Gonioma kamassi is grown from seed. Seed is sown in a well-drained medium of fine sifted soil with river sand. Seed trays are placed in a warm position to optimize germination. Requires a sunny or semi shade, sheltered position and will perform well when mulched thickly with good compost, watered regularly and fed with a high nitrogen, organic or chemical fertilizer. It only really thrives in a warm, well-watered situation.
Grevillea robusta, also known as Silky Oak, is an Australian native tree typically growing between 10 and 20 feet in height. A popular choice for gardens and landscapes, Grevillea robusta is known for its ornamental foliage and yellow-to-orange flowers that attract butterflies and hummingbirds. Despite being hardy and drought-tolerant, this small tree should be watered on a regular basis to ensure healthy growth. Grevillea robusta is suitable for USDA Zones 8-10.
Where planting in colder climates, Grevillea robusta should be located in a shaded area where the sun will not be too intense. When growing in a pot, the plant needs to be watered frequently during the summer and allowed to dry out slightly in winter.

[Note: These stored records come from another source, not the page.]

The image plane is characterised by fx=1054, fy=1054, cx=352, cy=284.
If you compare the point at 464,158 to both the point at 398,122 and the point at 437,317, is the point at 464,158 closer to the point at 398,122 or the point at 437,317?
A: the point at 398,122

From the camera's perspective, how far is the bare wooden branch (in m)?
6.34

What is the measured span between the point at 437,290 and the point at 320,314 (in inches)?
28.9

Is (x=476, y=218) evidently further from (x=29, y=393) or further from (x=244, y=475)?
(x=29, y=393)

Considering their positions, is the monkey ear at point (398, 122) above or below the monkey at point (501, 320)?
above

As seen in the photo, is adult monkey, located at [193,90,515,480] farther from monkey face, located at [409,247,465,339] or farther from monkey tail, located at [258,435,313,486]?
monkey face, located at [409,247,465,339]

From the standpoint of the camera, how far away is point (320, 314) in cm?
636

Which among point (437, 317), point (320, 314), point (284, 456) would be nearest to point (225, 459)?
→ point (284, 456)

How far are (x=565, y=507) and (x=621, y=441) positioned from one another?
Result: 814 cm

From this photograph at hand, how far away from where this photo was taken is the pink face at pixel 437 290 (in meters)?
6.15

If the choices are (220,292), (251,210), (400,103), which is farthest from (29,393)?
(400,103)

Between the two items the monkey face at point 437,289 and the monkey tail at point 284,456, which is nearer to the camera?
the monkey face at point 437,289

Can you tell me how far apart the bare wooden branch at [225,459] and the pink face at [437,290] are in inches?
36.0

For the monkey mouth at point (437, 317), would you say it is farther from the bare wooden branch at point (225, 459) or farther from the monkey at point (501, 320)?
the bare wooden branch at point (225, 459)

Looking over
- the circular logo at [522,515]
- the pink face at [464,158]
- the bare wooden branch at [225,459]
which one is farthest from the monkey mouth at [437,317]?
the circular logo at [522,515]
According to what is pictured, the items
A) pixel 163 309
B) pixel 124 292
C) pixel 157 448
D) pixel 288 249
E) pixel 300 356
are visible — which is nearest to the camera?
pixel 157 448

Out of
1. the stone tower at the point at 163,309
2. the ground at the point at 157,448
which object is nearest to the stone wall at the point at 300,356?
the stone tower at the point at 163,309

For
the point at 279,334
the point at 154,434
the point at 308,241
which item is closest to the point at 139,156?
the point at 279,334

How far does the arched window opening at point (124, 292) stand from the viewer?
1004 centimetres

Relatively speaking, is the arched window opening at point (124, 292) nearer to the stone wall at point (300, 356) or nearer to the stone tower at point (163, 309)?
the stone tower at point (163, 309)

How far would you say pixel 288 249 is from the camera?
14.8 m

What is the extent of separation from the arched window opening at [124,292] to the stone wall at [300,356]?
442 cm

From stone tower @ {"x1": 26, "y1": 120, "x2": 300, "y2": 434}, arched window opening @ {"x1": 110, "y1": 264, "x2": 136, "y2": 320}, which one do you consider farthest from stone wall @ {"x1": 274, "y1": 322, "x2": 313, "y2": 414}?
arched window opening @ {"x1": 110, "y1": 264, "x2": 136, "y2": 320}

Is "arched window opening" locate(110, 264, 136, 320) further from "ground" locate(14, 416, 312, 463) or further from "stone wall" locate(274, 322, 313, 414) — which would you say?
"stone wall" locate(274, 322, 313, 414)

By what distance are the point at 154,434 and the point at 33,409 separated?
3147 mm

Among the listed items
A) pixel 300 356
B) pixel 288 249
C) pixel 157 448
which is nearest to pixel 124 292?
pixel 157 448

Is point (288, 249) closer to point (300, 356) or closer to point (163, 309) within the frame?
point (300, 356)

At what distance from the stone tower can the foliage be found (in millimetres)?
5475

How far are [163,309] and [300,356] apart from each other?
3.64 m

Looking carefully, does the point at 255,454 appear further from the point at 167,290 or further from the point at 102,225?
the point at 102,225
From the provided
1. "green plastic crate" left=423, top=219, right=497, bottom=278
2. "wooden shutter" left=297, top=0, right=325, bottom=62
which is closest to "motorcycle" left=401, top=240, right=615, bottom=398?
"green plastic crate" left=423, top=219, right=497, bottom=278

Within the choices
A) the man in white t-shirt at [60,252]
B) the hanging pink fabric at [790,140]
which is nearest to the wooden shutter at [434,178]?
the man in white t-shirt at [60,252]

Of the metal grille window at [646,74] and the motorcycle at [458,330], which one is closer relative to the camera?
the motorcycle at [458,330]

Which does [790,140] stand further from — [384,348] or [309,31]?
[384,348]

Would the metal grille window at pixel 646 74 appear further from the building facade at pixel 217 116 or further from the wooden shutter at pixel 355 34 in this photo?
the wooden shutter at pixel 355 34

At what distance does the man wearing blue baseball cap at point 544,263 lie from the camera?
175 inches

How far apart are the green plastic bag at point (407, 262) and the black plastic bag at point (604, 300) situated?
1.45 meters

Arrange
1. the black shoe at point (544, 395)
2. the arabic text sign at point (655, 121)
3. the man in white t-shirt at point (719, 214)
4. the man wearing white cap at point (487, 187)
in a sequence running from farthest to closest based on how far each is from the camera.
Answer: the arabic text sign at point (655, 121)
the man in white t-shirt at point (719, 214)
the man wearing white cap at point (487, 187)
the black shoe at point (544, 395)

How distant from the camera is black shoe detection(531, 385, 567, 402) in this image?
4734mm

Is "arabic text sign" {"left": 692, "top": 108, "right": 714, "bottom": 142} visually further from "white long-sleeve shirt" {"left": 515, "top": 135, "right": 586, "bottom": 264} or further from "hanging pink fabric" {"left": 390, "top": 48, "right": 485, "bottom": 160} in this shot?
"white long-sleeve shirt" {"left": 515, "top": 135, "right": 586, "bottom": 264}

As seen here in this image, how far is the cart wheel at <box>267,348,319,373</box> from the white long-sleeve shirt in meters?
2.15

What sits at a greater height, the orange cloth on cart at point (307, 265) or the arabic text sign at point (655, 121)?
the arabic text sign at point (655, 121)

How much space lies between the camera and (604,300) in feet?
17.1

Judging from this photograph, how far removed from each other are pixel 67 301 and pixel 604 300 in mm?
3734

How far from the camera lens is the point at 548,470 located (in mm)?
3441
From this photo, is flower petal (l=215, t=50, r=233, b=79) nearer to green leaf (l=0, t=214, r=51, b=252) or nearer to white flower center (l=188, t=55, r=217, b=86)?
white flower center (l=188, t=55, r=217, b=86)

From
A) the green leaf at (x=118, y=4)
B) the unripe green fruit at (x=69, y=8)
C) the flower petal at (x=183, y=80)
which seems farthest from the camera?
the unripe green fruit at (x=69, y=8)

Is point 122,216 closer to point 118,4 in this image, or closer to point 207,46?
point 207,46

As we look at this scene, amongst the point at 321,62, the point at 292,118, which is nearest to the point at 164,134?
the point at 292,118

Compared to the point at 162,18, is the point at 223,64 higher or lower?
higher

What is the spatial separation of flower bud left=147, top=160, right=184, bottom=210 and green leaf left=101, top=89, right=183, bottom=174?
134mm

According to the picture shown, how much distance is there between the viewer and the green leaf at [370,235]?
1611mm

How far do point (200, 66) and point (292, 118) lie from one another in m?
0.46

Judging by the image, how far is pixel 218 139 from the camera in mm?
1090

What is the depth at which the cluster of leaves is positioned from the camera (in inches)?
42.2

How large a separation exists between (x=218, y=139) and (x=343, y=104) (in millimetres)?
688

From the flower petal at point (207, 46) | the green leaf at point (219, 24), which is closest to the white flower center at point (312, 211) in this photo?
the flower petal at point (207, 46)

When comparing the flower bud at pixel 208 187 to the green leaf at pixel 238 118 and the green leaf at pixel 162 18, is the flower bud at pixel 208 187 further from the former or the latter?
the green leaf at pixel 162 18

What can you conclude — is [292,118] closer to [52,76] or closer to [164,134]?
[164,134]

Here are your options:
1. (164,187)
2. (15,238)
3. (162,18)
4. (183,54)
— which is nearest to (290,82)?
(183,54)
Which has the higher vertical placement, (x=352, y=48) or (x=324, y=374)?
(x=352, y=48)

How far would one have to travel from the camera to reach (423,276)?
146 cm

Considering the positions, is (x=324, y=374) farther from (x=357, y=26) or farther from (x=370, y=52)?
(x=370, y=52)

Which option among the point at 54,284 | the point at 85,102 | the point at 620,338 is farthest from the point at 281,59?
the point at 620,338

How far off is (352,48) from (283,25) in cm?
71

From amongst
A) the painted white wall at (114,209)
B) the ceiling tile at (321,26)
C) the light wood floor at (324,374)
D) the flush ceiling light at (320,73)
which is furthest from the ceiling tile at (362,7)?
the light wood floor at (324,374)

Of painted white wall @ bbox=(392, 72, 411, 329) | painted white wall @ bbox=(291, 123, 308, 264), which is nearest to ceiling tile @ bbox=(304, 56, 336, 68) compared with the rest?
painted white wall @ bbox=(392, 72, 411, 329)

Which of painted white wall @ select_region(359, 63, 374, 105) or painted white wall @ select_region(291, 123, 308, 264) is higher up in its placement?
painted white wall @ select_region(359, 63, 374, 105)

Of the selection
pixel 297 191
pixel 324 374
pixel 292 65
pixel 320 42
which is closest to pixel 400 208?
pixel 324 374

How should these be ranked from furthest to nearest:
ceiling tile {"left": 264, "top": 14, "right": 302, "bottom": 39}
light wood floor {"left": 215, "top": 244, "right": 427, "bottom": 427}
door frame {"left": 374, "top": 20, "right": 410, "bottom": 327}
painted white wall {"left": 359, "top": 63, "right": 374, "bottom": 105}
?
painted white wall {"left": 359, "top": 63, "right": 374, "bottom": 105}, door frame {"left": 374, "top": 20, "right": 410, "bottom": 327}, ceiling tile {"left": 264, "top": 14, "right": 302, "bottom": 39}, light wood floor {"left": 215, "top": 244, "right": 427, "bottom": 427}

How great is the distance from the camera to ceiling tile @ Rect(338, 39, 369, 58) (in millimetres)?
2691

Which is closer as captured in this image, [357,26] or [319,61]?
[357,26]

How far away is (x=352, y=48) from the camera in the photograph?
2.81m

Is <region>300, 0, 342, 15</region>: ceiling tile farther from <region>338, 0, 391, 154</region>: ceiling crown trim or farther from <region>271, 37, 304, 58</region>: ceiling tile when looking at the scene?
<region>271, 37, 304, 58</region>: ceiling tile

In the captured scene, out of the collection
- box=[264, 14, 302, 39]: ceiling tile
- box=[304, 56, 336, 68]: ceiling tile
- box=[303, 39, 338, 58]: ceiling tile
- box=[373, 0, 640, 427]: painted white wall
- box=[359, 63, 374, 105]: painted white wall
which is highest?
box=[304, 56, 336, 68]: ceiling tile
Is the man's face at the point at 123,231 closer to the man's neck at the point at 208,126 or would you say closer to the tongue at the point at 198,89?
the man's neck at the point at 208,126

One thing to keep in mind when handling Grevillea robusta is the plant may cause skin irritation or allergic reaction. Wear gloves and long sleeves when pruning or handling the foliage.
Overall, Grevillea robusta is a great addition to any garden that adds beauty and wildlife attractions. With its fern-like foliage, evergreen look and yellow-orange flowers, this small tree is sure to brighten up any space.
Hydrocotyle umbellata, native to North America, makes an attractive and low-growing addition to any landscape or pond. This small plant typically grows 2-5 ft in height and features a groundcover reach of 2 ft. The umbrella shaped leaves, which are medium to dark green in color and reach up to 1-inch in length, give the plant a particularly beautiful look and texture.
This plant thrives in full sun or semi-shade environments and is ideal for both bog and aquatic zones. It is hardy in USDA Zones 5-10 and can survive in colder climates as long as proper care is given. To ensure the best growing conditions, it is important to keep the soil consistently moist.
Hydrocotyle umbellata produces small white and off-white flowers in the late summer and early fall. Pollinating insects, including butterflies and bees, are attracted to the blooms. While the foliage is non-irritating and safe to touch, the plant can produce a mild nausea if ingested.
In colder climates, it is important to give Hydrocotyle umbellata special care when growing it in a pot. The soil should be kept moist and the roots should not be allowed to become waterlogged. For best results, move the pot indoors for the winter. It is also important to shelter the plant from strong winds and frost. By following the proper care guidelines, this plant can be enjoyed for many years to come.
This interesting genus originates from the temperate to subtropical regions of East Asia and the Americas. It contains about 40 frost-hardy evergreen shrubs and small trees, grown for their handsome foliage and fragrant flowers. In older publications you may see the Illicium genus placed in the Magnoliaceae family. This is no longer correct as they are now placed in their own family Illiciaceae.
Star-anise (I. verum) from China and Vietnam is the source of a culinary spice and reportedly has medicinal uses. Illicium verum has a foliage and stems with a delightful anise odor that reminds of root beer with hints of licorice. The other species are toxic and are not a substitute for the culinary spice and flavorings obtained from Illicium verum, although they also have pleasant anise smell. Prefers partial shade or partial sun; soil should be moist.